Mit “November” fügt Dominic Miller seiner eindrucksvollen Künstlerbiographie einen weiteren Höhepunkt hinzu. Der in Buenos Aires geborene Sohn eines Amerikaners und einer Irin studierte Gitarre an Bostons renommiertem Berklee College und an Londons Guildhall School Of Music, gab mehrere Soloalben heraus (“First Touch”, “Second Nature”, “Third World”, “Fourth Wall”) und ist seit den späten 1980ern zudem ein gefragter Sessionmusiker. Die Liste seiner Engagements sprengt jeden Rahmen, stellvertretend seien nur die Kollaborationen mit The Chieftains (“Long Black Veil”), Eddi Reader (“Mirmama”), Manu Dibango (“Wakafrika”), Paul Young, Bryan Adams, Luciano Pavarotti, Peter Gabriel, Pat Metheny, Tina Turner (“Wildest Dreams”), The Pretenders, Boyzone und den Backstreet Boys genannt. Seit “The Soul Cages” aus dem Jahre 1991 war Miller des Weiteren an jedem Album von Sting beteiligt, er stand in über eintausend Konzerten mit dem ehemaligen “Polizisten” auf der Bühne und erdachte mit ihm Hitsongs wie “Shape Of My Heart”.

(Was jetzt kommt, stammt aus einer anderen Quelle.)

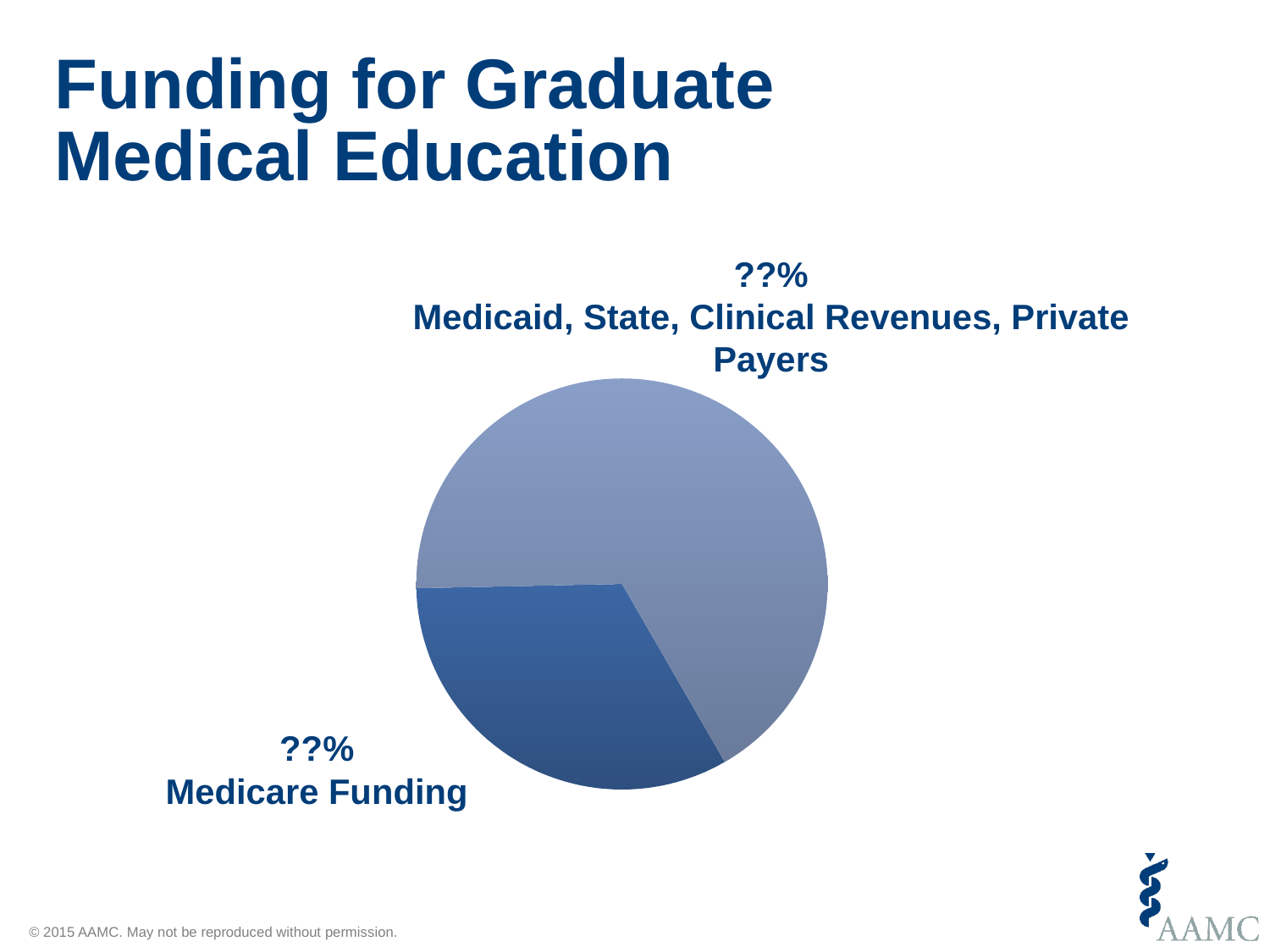
Does the Medicare Funding slice make up more or less than half of the pie? Less What kind of chart is shown on the slide? Pie chart Which is larger in the pie chart: the Medicare Funding slice or the Medicaid, State, Clinical Revenues, Private Payers slice? Medicaid, State, Clinical Revenues, Private Payers How many slices does the pie chart have? 2 What percentage value is printed for the Medicaid, State, Clinical Revenues, Private Payers slice? ??% What percentage value is printed for the Medicare Funding slice? ??% Which slice of the pie chart is the largest? Medicaid, State, Clinical Revenues, Private Payers Which slice of the pie chart is the smallest? Medicare Funding What is the title of the slide containing the pie chart? Funding for Graduate Medical Education Which slice of the pie chart is shown in the darker blue colour? Medicare Funding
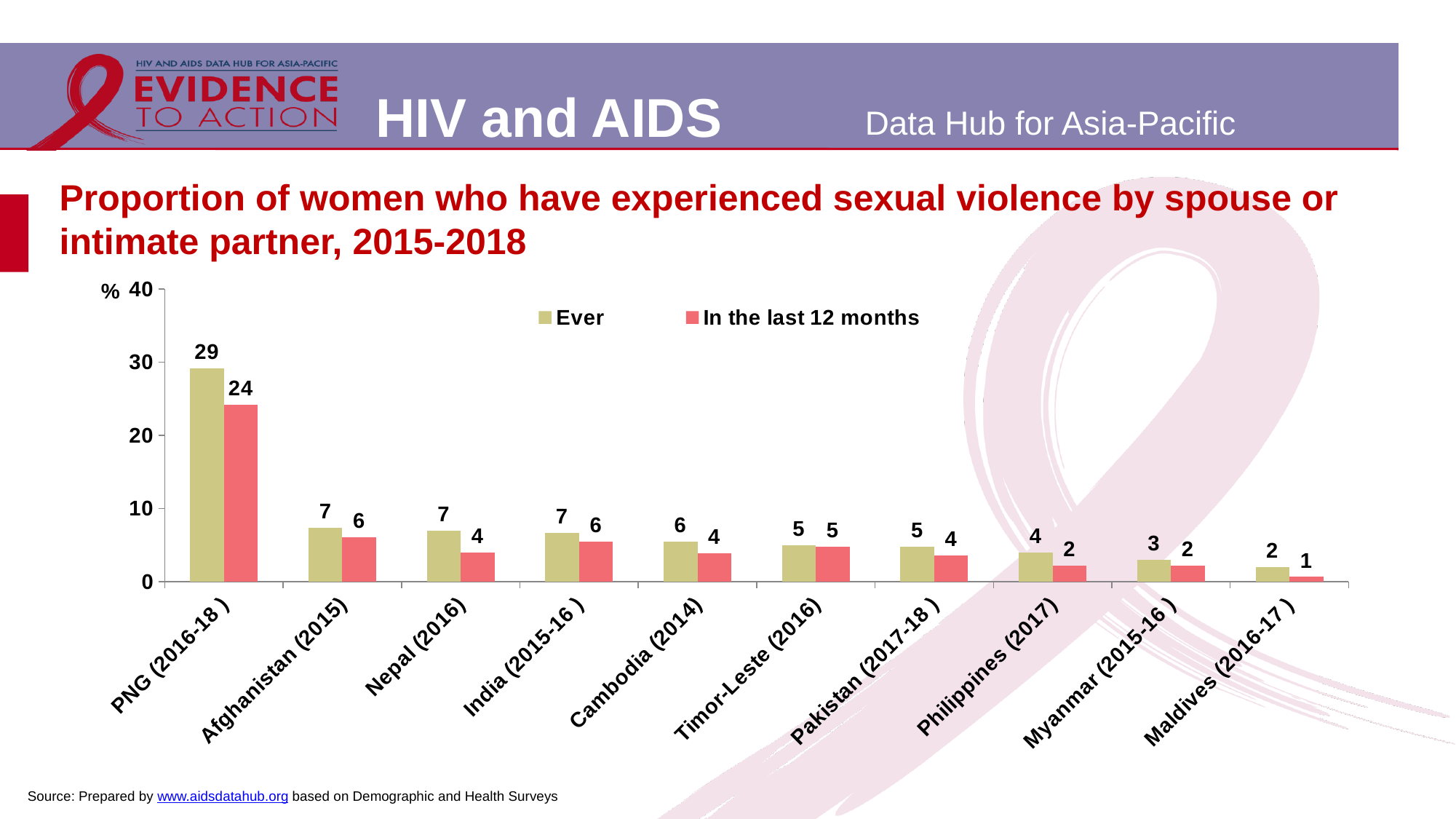
What is the 'Ever' value for PNG (2016-18)? 29 How many series does the legend list? 2 What is the difference between the 'Ever' and 'In the last 12 months' values for PNG (2016-18)? 5 What is the 'In the last 12 months' value for India (2015-16)? 6 What are the two series named in the legend? Ever; In the last 12 months Is the 'Ever' value for PNG (2016-18) greater or less than 20? greater What kind of chart is shown on the slide? Bar chart Which country has the highest 'Ever' value? PNG (2016-18) Do the 'Ever' values generally rise or fall from left to right along the x axis? Fall Which is larger for Nepal (2016): the 'Ever' value or the 'In the last 12 months' value? Ever Which country has the lowest 'In the last 12 months' value? Maldives (2016-17) How many countries are shown on the x axis? 10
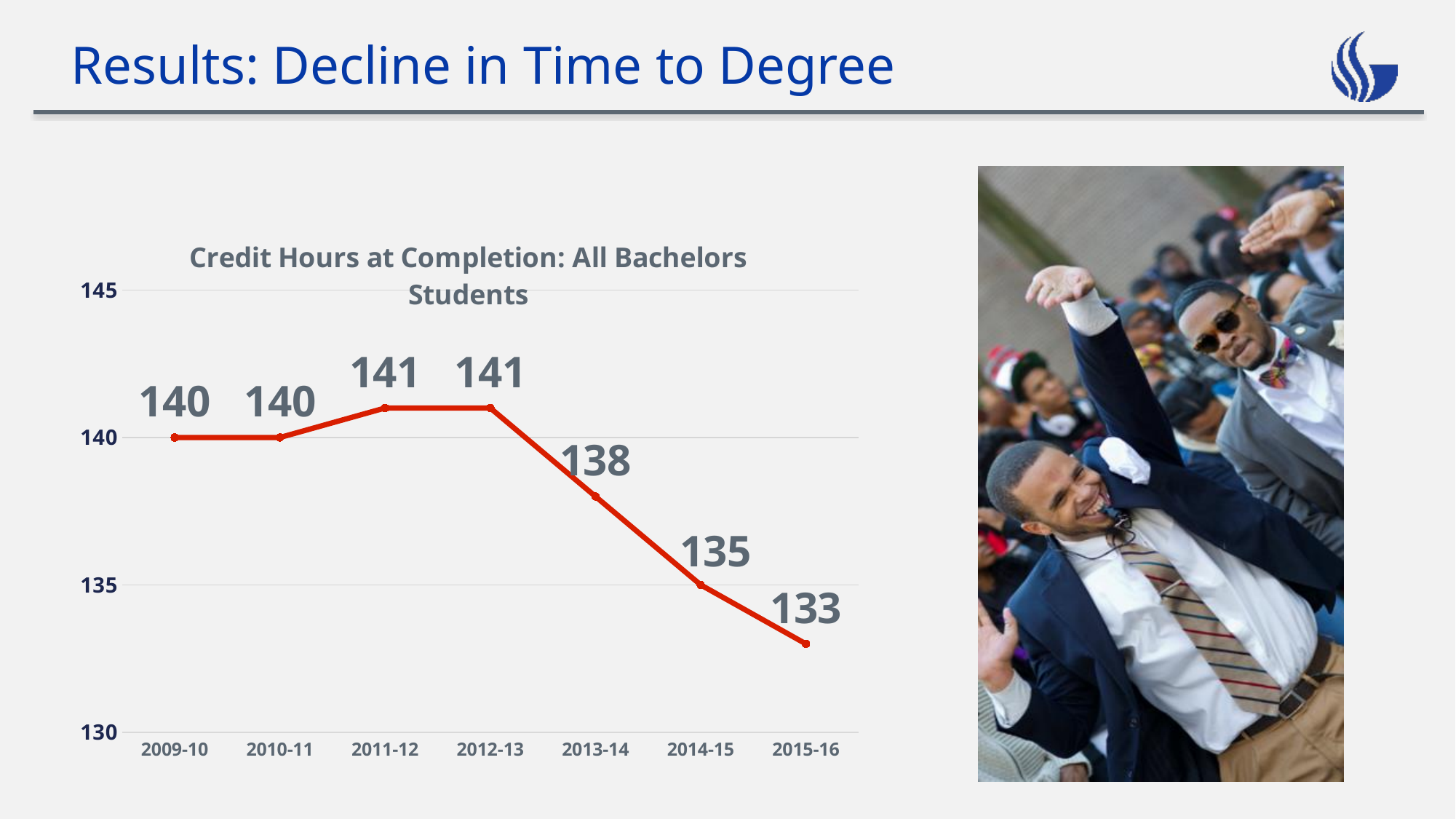
Which is larger, the value for 2011-12 or the value for 2014-15? 2011-12 Do the values rise or fall from 2012-13 to 2015-16? Fall What is the value for 2009-10? 140 What kind of chart is shown on the slide? Line chart Which year has the lowest value? 2015-16 What is the value for 2015-16? 133 What is the difference between the values for 2013-14 and 2014-15? 3 What is the title of the chart? Credit Hours at Completion: All Bachelors Students What is the difference between the values for 2012-13 and 2015-16? 8 What is the value for 2013-14? 138 How many data points are plotted on the chart? 7 What is the value for 2014-15? 135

Auf “November” nun präsentiert er sich einmal mehr als Gitarrist absoluter Spitzengüte. Der Ausnahmeinstrumentalist spielt mit einer Leichtigkeit und traumwandlerischen Sicherheit, die jedem Beschreibungsversuch spottet. Was ihn über das Virtuosentum vieler Kollegen hinaushebt, ist die Fähigkeit, über seinen Fähigkeiten zu stehen. Die spieltechnische Gewandtheit, das Brillieren mit seiner fingerfertigen Perfektion hat er längst hinter sich gelassen. Dominic Miller geht es heute nur noch um Ausdruck, um Klangschönheit und die Wahrheit des Augenblicks. Diese Transzendenz der Dinge bleibt freilich den ganz Großen vorbehalten.